[What is asked]: Only the lines from the one containing "Focusing on" through the end of the material are to be echoed, each exactly as it appears.

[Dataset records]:
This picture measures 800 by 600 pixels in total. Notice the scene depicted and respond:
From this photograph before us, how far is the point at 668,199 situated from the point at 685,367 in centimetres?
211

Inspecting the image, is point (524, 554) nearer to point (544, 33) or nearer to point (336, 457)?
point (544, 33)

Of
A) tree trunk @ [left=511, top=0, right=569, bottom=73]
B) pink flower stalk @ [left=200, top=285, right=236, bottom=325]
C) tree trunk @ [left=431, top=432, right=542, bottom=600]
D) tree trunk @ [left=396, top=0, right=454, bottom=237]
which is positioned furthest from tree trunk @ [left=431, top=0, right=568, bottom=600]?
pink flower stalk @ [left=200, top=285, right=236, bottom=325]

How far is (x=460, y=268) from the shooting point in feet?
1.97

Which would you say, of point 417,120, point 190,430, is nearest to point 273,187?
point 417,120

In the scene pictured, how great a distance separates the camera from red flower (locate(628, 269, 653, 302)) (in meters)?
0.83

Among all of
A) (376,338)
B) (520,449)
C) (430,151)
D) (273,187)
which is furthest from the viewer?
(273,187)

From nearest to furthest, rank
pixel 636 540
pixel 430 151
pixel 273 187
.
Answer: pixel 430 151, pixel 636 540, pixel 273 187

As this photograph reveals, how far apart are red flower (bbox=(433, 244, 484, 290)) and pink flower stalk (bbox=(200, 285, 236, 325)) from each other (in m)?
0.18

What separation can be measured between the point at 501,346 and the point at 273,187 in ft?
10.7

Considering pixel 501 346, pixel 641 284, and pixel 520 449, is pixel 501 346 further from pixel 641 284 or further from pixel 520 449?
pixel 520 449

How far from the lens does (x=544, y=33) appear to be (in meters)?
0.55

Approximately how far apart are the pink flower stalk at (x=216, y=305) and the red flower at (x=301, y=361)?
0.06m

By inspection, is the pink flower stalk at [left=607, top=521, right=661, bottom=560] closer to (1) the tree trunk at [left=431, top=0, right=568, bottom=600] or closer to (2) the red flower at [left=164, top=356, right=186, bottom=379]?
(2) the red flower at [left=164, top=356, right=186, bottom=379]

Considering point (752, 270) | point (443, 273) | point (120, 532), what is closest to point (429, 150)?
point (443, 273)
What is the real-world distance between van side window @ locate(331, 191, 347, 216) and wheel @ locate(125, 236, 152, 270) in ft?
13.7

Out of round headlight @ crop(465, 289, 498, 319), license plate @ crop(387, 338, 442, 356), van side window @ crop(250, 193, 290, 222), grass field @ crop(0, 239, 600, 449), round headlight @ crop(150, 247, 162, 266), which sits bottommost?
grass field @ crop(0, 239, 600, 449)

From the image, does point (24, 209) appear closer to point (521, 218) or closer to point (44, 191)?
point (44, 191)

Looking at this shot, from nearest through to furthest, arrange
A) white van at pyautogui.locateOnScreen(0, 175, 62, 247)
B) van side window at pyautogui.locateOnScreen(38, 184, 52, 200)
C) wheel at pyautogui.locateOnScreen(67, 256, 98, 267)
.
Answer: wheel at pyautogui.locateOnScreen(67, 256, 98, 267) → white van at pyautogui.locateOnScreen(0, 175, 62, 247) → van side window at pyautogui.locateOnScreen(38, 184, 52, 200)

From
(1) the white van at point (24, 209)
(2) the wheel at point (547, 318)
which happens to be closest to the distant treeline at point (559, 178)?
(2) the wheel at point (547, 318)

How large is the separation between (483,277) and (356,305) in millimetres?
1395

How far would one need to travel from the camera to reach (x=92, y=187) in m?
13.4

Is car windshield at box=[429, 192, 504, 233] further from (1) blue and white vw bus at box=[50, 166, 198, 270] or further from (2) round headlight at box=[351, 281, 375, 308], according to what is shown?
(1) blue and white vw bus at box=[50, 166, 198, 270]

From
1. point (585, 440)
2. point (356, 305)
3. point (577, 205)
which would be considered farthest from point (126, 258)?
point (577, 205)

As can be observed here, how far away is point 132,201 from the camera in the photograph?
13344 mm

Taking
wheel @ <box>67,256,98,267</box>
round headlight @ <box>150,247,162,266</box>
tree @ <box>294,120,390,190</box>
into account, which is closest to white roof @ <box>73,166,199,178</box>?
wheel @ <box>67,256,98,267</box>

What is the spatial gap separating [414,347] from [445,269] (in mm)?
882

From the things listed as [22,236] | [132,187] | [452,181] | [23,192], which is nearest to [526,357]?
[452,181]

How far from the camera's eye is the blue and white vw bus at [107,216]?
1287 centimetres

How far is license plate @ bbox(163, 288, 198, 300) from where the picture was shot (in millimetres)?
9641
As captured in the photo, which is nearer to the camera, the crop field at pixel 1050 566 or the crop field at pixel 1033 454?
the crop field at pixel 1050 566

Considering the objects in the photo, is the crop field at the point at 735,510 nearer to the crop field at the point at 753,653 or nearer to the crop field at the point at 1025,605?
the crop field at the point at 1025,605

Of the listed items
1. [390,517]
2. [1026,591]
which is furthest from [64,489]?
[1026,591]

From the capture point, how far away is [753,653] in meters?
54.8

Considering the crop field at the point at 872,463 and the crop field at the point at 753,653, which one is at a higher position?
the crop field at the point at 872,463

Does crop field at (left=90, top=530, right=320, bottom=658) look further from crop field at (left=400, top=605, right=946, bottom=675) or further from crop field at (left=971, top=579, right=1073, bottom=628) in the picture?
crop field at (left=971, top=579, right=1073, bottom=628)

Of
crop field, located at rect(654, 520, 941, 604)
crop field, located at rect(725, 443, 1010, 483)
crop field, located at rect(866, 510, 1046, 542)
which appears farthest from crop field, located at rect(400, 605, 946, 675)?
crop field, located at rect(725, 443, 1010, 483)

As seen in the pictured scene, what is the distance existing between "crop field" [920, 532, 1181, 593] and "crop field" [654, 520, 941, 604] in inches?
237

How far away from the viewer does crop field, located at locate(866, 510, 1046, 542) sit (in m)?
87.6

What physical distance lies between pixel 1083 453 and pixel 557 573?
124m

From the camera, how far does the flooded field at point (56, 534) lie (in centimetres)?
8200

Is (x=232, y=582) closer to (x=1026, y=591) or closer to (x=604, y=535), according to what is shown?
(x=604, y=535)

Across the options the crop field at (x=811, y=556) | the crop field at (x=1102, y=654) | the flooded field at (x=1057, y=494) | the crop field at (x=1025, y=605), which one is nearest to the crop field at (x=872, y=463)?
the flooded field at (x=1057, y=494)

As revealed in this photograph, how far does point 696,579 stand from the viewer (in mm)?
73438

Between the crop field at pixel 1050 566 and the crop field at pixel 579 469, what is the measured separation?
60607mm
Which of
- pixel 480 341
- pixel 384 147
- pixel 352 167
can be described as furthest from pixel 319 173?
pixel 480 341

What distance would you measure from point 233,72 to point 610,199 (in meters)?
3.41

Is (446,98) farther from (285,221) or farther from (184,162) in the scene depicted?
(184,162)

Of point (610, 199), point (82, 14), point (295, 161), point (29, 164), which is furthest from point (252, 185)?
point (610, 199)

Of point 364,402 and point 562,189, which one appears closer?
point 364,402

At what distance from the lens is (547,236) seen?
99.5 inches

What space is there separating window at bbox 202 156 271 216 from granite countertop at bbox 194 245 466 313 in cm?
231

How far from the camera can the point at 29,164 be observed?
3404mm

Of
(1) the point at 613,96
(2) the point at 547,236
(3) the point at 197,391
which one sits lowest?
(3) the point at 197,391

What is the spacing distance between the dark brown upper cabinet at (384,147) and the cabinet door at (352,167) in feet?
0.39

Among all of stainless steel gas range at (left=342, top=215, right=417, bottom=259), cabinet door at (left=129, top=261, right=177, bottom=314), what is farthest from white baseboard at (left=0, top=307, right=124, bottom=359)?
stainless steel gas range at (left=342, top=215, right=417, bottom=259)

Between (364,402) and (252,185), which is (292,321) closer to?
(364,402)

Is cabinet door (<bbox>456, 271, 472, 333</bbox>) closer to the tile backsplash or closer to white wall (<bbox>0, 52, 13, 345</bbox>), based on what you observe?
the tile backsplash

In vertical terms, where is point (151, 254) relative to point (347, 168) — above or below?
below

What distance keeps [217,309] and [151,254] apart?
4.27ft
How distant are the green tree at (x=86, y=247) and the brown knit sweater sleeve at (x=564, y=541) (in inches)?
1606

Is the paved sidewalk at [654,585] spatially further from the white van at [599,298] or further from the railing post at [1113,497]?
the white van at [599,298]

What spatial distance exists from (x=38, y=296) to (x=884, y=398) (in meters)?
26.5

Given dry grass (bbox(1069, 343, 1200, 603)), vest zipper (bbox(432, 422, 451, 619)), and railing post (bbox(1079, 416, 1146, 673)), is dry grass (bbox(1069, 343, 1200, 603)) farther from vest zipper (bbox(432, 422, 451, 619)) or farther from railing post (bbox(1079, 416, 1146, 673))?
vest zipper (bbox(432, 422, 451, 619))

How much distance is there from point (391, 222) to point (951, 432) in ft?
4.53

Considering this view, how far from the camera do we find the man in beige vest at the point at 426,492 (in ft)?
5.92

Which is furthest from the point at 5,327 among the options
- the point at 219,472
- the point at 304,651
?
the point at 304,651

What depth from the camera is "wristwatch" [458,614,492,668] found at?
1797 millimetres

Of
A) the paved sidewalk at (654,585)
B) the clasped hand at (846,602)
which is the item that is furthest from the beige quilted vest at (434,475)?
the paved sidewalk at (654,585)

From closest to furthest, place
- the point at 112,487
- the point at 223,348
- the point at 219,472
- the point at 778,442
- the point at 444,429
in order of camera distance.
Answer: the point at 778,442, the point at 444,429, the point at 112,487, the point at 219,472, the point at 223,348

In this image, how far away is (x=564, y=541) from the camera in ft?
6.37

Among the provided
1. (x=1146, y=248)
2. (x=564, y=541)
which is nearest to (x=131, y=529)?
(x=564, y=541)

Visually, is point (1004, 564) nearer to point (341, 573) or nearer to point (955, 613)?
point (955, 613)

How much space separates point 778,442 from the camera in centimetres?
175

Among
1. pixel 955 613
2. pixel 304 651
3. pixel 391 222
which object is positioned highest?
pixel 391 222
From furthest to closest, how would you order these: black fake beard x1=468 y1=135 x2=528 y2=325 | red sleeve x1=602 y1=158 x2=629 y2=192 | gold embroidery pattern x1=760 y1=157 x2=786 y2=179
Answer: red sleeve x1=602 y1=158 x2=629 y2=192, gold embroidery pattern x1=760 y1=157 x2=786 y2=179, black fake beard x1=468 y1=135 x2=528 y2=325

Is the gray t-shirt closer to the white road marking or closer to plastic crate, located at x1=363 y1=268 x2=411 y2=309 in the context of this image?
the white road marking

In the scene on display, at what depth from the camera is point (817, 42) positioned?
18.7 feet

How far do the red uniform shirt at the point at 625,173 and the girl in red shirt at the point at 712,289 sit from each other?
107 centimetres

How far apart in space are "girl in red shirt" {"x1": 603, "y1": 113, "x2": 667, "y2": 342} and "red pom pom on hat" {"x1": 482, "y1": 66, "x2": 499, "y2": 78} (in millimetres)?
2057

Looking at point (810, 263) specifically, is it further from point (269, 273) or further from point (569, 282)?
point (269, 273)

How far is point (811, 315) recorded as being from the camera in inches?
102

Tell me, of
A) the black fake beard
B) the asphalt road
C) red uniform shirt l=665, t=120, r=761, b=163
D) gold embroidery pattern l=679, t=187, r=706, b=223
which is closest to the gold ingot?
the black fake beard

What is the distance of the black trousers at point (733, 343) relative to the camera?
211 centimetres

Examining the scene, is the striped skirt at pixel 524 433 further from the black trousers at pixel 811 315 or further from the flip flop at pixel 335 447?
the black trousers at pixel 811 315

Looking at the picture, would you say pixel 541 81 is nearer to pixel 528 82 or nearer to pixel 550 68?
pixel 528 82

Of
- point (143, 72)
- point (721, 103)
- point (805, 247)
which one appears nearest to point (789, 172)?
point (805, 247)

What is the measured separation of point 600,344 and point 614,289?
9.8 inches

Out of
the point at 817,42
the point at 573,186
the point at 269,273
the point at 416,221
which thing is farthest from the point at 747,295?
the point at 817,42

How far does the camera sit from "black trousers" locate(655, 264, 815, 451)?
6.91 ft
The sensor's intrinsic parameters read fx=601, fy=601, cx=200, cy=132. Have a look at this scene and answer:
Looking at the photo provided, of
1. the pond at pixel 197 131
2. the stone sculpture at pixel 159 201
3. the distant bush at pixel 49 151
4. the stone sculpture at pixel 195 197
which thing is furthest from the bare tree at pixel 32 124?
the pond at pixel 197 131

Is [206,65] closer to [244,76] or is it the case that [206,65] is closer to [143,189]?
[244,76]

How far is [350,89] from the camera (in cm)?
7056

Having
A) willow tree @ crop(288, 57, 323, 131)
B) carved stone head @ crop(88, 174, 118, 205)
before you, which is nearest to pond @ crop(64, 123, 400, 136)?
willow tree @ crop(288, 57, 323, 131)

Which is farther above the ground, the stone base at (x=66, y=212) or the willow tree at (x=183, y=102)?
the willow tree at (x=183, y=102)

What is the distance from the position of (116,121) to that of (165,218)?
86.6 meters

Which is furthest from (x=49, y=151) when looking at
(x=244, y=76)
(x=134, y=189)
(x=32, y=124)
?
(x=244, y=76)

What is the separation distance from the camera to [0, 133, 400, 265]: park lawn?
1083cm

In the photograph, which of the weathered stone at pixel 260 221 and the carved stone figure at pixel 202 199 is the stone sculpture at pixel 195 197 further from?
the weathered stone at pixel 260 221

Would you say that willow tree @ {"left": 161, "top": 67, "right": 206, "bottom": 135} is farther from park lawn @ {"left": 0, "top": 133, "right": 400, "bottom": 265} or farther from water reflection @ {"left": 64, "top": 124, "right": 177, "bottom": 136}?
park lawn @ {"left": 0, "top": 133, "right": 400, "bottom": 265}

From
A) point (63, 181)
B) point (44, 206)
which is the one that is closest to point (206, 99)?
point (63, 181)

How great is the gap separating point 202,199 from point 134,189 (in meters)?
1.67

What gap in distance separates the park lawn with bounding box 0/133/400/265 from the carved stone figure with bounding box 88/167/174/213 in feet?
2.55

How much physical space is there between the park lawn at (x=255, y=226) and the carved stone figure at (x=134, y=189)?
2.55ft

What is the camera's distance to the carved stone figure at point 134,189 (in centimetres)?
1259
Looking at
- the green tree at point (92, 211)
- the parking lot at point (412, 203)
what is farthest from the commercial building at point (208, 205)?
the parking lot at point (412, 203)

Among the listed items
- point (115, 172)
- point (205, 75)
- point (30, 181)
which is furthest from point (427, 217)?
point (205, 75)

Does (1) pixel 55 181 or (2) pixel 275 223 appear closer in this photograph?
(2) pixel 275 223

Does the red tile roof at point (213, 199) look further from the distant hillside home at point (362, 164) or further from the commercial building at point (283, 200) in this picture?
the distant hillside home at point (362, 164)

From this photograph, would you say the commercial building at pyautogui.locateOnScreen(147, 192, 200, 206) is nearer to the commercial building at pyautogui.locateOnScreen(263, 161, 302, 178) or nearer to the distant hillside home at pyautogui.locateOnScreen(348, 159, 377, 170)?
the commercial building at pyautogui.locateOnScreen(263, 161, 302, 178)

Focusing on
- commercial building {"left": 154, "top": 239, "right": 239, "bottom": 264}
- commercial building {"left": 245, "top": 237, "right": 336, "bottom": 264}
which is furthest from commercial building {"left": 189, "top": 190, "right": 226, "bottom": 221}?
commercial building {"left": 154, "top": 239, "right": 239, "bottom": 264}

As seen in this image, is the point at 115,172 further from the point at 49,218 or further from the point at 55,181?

[The response]:
Focusing on
- commercial building {"left": 154, "top": 239, "right": 239, "bottom": 264}
- commercial building {"left": 245, "top": 237, "right": 336, "bottom": 264}
which is furthest from commercial building {"left": 189, "top": 190, "right": 226, "bottom": 221}?
commercial building {"left": 154, "top": 239, "right": 239, "bottom": 264}

As seen in this image, is the point at 115,172 further from the point at 49,218 or further from the point at 55,181?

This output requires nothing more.